Spatial reasoning records:
>>>>>

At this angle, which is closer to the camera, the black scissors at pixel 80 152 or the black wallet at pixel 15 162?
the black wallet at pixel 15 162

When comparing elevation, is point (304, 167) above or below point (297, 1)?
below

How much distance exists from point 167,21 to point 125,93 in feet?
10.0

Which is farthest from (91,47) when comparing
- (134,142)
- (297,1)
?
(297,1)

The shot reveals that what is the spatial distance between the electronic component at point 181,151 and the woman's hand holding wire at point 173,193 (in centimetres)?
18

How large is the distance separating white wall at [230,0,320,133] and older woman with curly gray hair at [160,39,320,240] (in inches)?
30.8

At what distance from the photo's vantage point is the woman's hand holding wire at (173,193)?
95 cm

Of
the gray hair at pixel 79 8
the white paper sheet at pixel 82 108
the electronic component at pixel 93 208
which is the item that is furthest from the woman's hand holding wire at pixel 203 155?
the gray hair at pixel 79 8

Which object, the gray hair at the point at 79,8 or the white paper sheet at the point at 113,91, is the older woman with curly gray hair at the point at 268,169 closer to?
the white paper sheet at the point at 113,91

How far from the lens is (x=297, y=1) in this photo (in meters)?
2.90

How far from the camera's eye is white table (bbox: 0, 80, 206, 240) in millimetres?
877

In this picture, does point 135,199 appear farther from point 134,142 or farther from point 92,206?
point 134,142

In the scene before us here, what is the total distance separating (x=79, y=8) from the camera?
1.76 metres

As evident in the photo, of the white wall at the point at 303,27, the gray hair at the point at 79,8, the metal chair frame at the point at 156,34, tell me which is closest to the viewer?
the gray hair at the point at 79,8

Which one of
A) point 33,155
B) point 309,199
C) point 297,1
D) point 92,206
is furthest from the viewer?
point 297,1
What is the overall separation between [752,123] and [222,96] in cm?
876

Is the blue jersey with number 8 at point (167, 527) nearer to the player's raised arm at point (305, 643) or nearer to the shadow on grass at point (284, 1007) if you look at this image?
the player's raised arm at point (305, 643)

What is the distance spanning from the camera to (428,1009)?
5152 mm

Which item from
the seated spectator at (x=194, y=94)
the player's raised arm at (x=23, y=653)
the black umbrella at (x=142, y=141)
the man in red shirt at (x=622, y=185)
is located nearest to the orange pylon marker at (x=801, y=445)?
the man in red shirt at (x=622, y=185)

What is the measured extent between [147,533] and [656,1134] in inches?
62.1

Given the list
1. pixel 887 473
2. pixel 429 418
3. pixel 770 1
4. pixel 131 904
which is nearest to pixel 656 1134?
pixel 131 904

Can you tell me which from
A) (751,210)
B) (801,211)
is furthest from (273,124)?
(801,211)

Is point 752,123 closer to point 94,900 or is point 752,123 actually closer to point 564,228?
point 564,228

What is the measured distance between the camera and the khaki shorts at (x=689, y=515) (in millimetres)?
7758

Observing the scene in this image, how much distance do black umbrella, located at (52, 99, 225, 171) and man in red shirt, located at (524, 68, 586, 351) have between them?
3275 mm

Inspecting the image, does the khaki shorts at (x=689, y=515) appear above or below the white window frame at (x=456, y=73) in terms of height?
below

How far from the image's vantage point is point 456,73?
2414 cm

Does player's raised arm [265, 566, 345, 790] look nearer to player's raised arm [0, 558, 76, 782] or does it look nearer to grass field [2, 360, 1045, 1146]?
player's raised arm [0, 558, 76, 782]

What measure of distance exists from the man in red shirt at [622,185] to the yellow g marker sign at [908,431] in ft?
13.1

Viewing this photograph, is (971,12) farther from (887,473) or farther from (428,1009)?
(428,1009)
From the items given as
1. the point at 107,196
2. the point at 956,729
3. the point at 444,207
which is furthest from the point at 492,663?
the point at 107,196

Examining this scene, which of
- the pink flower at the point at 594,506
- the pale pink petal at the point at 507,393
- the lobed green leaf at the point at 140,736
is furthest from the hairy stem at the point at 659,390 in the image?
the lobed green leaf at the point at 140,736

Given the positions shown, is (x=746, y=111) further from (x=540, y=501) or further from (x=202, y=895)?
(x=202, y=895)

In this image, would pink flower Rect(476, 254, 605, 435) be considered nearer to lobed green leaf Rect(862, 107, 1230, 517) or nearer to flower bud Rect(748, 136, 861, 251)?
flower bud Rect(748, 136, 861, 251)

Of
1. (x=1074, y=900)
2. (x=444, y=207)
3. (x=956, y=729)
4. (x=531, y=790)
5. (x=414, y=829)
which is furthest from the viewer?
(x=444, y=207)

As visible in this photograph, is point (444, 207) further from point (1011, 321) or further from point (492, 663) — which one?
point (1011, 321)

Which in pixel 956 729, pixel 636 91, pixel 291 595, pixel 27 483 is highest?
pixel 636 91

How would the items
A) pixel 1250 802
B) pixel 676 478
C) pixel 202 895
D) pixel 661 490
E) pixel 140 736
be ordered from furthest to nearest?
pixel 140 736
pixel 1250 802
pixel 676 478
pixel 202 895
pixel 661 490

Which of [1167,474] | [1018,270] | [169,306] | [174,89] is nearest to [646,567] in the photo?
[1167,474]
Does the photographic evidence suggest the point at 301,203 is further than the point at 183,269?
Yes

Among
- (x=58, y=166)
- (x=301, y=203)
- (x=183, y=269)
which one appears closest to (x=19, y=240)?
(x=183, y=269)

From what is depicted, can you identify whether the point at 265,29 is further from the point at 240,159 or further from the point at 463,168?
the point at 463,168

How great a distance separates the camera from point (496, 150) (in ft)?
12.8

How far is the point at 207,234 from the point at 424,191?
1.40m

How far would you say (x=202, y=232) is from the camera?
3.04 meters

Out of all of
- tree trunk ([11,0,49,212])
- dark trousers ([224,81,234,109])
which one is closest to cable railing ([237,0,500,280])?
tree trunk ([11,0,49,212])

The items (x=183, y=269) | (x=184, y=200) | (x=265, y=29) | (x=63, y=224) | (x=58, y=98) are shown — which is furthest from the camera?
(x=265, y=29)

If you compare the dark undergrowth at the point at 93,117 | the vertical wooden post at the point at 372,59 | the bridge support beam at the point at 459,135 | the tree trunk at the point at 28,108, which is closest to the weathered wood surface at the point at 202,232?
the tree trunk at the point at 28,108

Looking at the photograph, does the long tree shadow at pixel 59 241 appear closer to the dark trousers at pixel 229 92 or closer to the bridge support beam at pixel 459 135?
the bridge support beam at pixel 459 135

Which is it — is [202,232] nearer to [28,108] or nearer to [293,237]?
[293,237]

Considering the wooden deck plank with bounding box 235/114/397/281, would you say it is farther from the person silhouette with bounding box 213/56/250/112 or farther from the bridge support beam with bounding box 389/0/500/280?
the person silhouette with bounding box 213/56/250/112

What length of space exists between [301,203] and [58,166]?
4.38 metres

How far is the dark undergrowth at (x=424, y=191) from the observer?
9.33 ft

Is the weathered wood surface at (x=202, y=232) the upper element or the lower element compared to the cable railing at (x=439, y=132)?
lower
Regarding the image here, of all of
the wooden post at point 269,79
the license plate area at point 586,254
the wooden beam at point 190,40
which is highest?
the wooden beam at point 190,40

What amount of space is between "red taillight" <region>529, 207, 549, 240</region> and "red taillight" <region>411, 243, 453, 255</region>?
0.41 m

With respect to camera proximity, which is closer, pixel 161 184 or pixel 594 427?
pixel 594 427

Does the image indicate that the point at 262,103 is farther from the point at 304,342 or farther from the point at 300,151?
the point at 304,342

<<<<<

## Instruction
Return every line of the records above unchanged, from the first through the last.

## Output of the exercise
At this angle, which is closer to the camera, the black scissors at pixel 80 152 or the black wallet at pixel 15 162?
the black wallet at pixel 15 162

When comparing elevation, is point (304, 167) above or below point (297, 1)?
below

How much distance exists from point 167,21 to point 125,93 in feet?
10.0

Which is farthest from (91,47) when comparing
- (134,142)
- (297,1)
?
(297,1)

The shot reveals that what is the spatial distance between the electronic component at point 181,151 and the woman's hand holding wire at point 173,193 (in centimetres)?
18

How large is the distance separating white wall at [230,0,320,133] and older woman with curly gray hair at [160,39,320,240] (in inches)?
30.8

At what distance from the photo's vantage point is the woman's hand holding wire at (173,193)?
95 cm

Of
the gray hair at pixel 79 8
the white paper sheet at pixel 82 108
the electronic component at pixel 93 208
which is the item that is furthest from the woman's hand holding wire at pixel 203 155?
the gray hair at pixel 79 8

Which object, the gray hair at the point at 79,8 or the white paper sheet at the point at 113,91, is the older woman with curly gray hair at the point at 268,169 closer to?
the white paper sheet at the point at 113,91

How far from the lens is (x=297, y=1) in this photo (in meters)?
2.90

How far from the camera's eye is white table (bbox: 0, 80, 206, 240) in millimetres?
877

In this picture, does point 135,199 appear farther from point 134,142 or farther from point 92,206?
point 134,142

In the scene before us here, what is the total distance separating (x=79, y=8) from the camera?
1.76 metres

As evident in the photo, of the white wall at the point at 303,27, the gray hair at the point at 79,8, the metal chair frame at the point at 156,34, tell me which is closest to the viewer?
the gray hair at the point at 79,8

Which one of
A) point 33,155
B) point 309,199
C) point 297,1
D) point 92,206
is furthest from the viewer?
point 297,1
What is the overall separation between [752,123] and [222,96] in cm?
876

Is the blue jersey with number 8 at point (167, 527) nearer to the player's raised arm at point (305, 643) or nearer to the shadow on grass at point (284, 1007) if you look at this image?
the player's raised arm at point (305, 643)

What is the distance spanning from the camera to (428,1009)?
5152 mm

Which item from
the seated spectator at (x=194, y=94)
the player's raised arm at (x=23, y=653)
the black umbrella at (x=142, y=141)
the man in red shirt at (x=622, y=185)
is located nearest to the orange pylon marker at (x=801, y=445)?
the man in red shirt at (x=622, y=185)

What is the measured extent between [147,533] and [656,1134] in inches?
62.1

Given the list
1. pixel 887 473
2. pixel 429 418
3. pixel 770 1
4. pixel 131 904
which is nearest to pixel 656 1134?
pixel 131 904

Can you tell me which from
A) (751,210)
B) (801,211)
is furthest from (273,124)?
(801,211)

Is point 752,123 closer to point 94,900 or is point 752,123 actually closer to point 564,228?
point 564,228

What is the measured distance between the camera and the khaki shorts at (x=689, y=515) (in millimetres)?
7758

Observing the scene in this image, how much distance do black umbrella, located at (52, 99, 225, 171) and man in red shirt, located at (524, 68, 586, 351) have between them?
3275 mm

Inspecting the image, does the khaki shorts at (x=689, y=515) appear above or below the white window frame at (x=456, y=73) in terms of height?
below

How far from the image's vantage point is point 456,73?
2414 cm

Does player's raised arm [265, 566, 345, 790] look nearer to player's raised arm [0, 558, 76, 782] or does it look nearer to grass field [2, 360, 1045, 1146]?
player's raised arm [0, 558, 76, 782]

What measure of distance exists from the man in red shirt at [622,185] to the yellow g marker sign at [908,431] in ft?
13.1

Viewing this photograph, is (971,12) farther from (887,473) or farther from (428,1009)?
(428,1009)
From the items given as
1. the point at 107,196
2. the point at 956,729
3. the point at 444,207
which is furthest from the point at 492,663?
the point at 107,196

Examining this scene, which of
- the pink flower at the point at 594,506
- the pale pink petal at the point at 507,393
- the lobed green leaf at the point at 140,736
is furthest from the hairy stem at the point at 659,390 in the image?
the lobed green leaf at the point at 140,736

Given the positions shown, is (x=746, y=111) further from (x=540, y=501) or further from (x=202, y=895)?
(x=202, y=895)

In this image, would pink flower Rect(476, 254, 605, 435) be considered nearer to lobed green leaf Rect(862, 107, 1230, 517) or nearer to flower bud Rect(748, 136, 861, 251)?
flower bud Rect(748, 136, 861, 251)

Of
1. (x=1074, y=900)
2. (x=444, y=207)
3. (x=956, y=729)
4. (x=531, y=790)
5. (x=414, y=829)
which is furthest from the viewer?
(x=444, y=207)

As visible in this photograph, is point (444, 207) further from point (1011, 321) or further from point (492, 663) — which one?
point (1011, 321)

Which in pixel 956 729, pixel 636 91, pixel 291 595, pixel 27 483 is highest?
pixel 636 91

How would the items
A) pixel 1250 802
B) pixel 676 478
C) pixel 202 895
D) pixel 661 490
E) pixel 140 736
be ordered from furthest to nearest?
pixel 140 736
pixel 1250 802
pixel 676 478
pixel 202 895
pixel 661 490

Which of [1167,474] | [1018,270] | [169,306] | [174,89] is nearest to [646,567] in the photo?
[1167,474]
Does the photographic evidence suggest the point at 301,203 is further than the point at 183,269?
Yes

Among
- (x=58, y=166)
- (x=301, y=203)
- (x=183, y=269)
which one appears closest to (x=19, y=240)?
(x=183, y=269)

From what is depicted, can you identify whether the point at 265,29 is further from the point at 240,159 or further from the point at 463,168?
the point at 463,168

How great a distance separates the camera from point (496, 150) (in ft)?
12.8

How far is the point at 207,234 from the point at 424,191?
1.40m

How far would you say (x=202, y=232) is from the camera?
3.04 meters

Out of all of
- tree trunk ([11,0,49,212])
- dark trousers ([224,81,234,109])
which one is closest to cable railing ([237,0,500,280])?
tree trunk ([11,0,49,212])

The items (x=183, y=269) | (x=184, y=200) | (x=265, y=29) | (x=63, y=224) | (x=58, y=98) are shown — which is furthest from the camera?
(x=265, y=29)

If you compare the dark undergrowth at the point at 93,117 | the vertical wooden post at the point at 372,59 | the bridge support beam at the point at 459,135 | the tree trunk at the point at 28,108, which is closest to the weathered wood surface at the point at 202,232?
the tree trunk at the point at 28,108

Looking at the photograph, does the long tree shadow at pixel 59 241 appear closer to the dark trousers at pixel 229 92 or closer to the bridge support beam at pixel 459 135?
the bridge support beam at pixel 459 135

Which is it — is [202,232] nearer to [28,108] or nearer to [293,237]?
[293,237]

Considering the wooden deck plank with bounding box 235/114/397/281, would you say it is farther from the person silhouette with bounding box 213/56/250/112 or farther from the bridge support beam with bounding box 389/0/500/280?
the person silhouette with bounding box 213/56/250/112

What length of space exists between [301,203] and [58,166]?
4.38 metres

How far is the dark undergrowth at (x=424, y=191) from the observer?
9.33 ft

Is the weathered wood surface at (x=202, y=232) the upper element or the lower element compared to the cable railing at (x=439, y=132)?
lower
Regarding the image here, of all of
the wooden post at point 269,79
the license plate area at point 586,254
the wooden beam at point 190,40
which is highest?
the wooden beam at point 190,40

What amount of space is between "red taillight" <region>529, 207, 549, 240</region> and "red taillight" <region>411, 243, 453, 255</region>?
0.41 m

With respect to camera proximity, which is closer, pixel 161 184 or pixel 594 427?
pixel 594 427

Does the image indicate that the point at 262,103 is farther from the point at 304,342 or farther from the point at 300,151?
the point at 304,342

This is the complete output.